The neon sign is part of the charm of the Campus Lounge, according to Daniel Landes.
He put the loss of the Campus Lounge into perspective.
“I’ll survive. People have gone through a lot worse,” he said.
Honesty was the only policy he ever considered when he admitted the Campus Lounge wasn’t making enough money to keep it afloat.
“I guess that is a rare thing these days,” Landes said. “It’s not getting any better. But in my world, transparency is efficiency. If you are transparent and honest, you can just move on. I took responsibility. I own it. That’s liberating. If I had tried to say something like Bonnie Brae wasn’t yet ready for our concept, people would have said, ‘Screw you.’”
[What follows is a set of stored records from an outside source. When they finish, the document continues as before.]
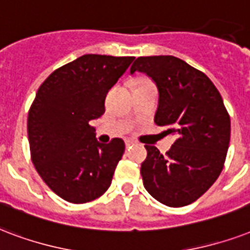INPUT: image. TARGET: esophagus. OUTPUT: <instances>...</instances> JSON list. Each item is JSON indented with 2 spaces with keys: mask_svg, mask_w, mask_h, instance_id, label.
Masks as SVG:
<instances>
[{
  "mask_svg": "<svg viewBox=\"0 0 250 250\" xmlns=\"http://www.w3.org/2000/svg\"><path fill=\"white\" fill-rule=\"evenodd\" d=\"M133 141H131V139H125V146L126 147H129V146H131V145H133Z\"/></svg>",
  "mask_w": 250,
  "mask_h": 250,
  "instance_id": "esophagus-1",
  "label": "esophagus"
}]
</instances>
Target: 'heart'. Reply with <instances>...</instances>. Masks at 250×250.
I'll use <instances>...</instances> for the list:
<instances>
[{
  "instance_id": "heart-1",
  "label": "heart",
  "mask_w": 250,
  "mask_h": 250,
  "mask_svg": "<svg viewBox=\"0 0 250 250\" xmlns=\"http://www.w3.org/2000/svg\"><path fill=\"white\" fill-rule=\"evenodd\" d=\"M145 82H148V81H142V82L139 83V84H142V83H145Z\"/></svg>"
}]
</instances>
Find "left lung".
Segmentation results:
<instances>
[{"label": "left lung", "instance_id": "left-lung-1", "mask_svg": "<svg viewBox=\"0 0 250 250\" xmlns=\"http://www.w3.org/2000/svg\"><path fill=\"white\" fill-rule=\"evenodd\" d=\"M156 83L159 105L155 124L176 135L166 155L145 146L143 185L169 208L190 205L208 190L224 167L231 121L223 99L208 75L173 56L138 57L130 67Z\"/></svg>", "mask_w": 250, "mask_h": 250}]
</instances>
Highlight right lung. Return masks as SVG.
Listing matches in <instances>:
<instances>
[{"label":"right lung","mask_w":250,"mask_h":250,"mask_svg":"<svg viewBox=\"0 0 250 250\" xmlns=\"http://www.w3.org/2000/svg\"><path fill=\"white\" fill-rule=\"evenodd\" d=\"M134 57L84 55L56 69L39 87L27 120L31 159L44 183L71 204H86L111 187L125 143L95 138L91 120Z\"/></svg>","instance_id":"obj_1"}]
</instances>
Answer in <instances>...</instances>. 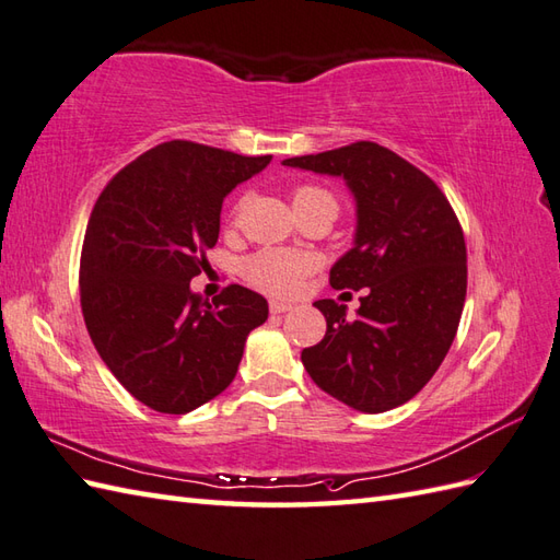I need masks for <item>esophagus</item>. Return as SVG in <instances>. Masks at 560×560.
<instances>
[{
  "mask_svg": "<svg viewBox=\"0 0 560 560\" xmlns=\"http://www.w3.org/2000/svg\"><path fill=\"white\" fill-rule=\"evenodd\" d=\"M269 311H271L273 315L289 313V311H293V303H287V301H277V299H271V301H269Z\"/></svg>",
  "mask_w": 560,
  "mask_h": 560,
  "instance_id": "esophagus-1",
  "label": "esophagus"
}]
</instances>
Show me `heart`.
<instances>
[{"label":"heart","instance_id":"b5f03b06","mask_svg":"<svg viewBox=\"0 0 560 560\" xmlns=\"http://www.w3.org/2000/svg\"><path fill=\"white\" fill-rule=\"evenodd\" d=\"M307 199H329L331 205H335V199H331V195L325 192L323 187L303 185L295 189L293 205ZM237 209H241V205H235L233 217H237ZM311 271H313V257H307L303 253H293V249H261V253L253 255L243 265L245 279L253 283L255 289L273 293V295L295 293Z\"/></svg>","mask_w":560,"mask_h":560}]
</instances>
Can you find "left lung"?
Segmentation results:
<instances>
[{
	"instance_id": "8db88e82",
	"label": "left lung",
	"mask_w": 560,
	"mask_h": 560,
	"mask_svg": "<svg viewBox=\"0 0 560 560\" xmlns=\"http://www.w3.org/2000/svg\"><path fill=\"white\" fill-rule=\"evenodd\" d=\"M283 165L347 180L355 199L353 247L329 269L337 291H361V307L331 299L315 307L325 339L303 349L307 375L355 411L380 413L419 395L447 355L467 295V245L440 187L375 141L287 159Z\"/></svg>"
}]
</instances>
Landes started in the restaurant business washing dishes at the Skillets restaurant at Interstate 25 and Hampden Avenue when he was 14.
At 26, he opened Watercourse Foods, perhaps the first vegetarian restaurant in Denver, which he sold two years ago. He also opened the City O’City vegetarian restaurant, the Make Believe Bakery and an eco-hotel restaurant and bar in Puerto Escondido in Oaxaca, Mexico.
“All of them are going strong,” Landes said.
He also wrote a novel, “Joonie and the Great Harbinger Stampede,” and started a literary magazine, Suspect Press.
Landes said he thinks President Donald Trump, a real estate developer, has sent a message from the top down that honesty doesn’t matter.
“I think we as a society, what our president has done for us, is tell us there is no reason to tell the truth,” Landes said.
“Everything is so toxic and so ugly now. But I can’t bitch about the president and be a scumbag myself.”
Landes’ honesty is not just for public consumption, and in his professional life, but perhaps, more importantly, sends an important message to his children.
“I was taking my little girl to school and she asked me about the Campus Lounge. I told her it was a failure. My 7-year-old told me the only failure is to fail to try.”
That touched him deeply.
“We can learn a lot from failure. Honestly, what I learned from the Campus Lounge failure is worth a lot more than making money.”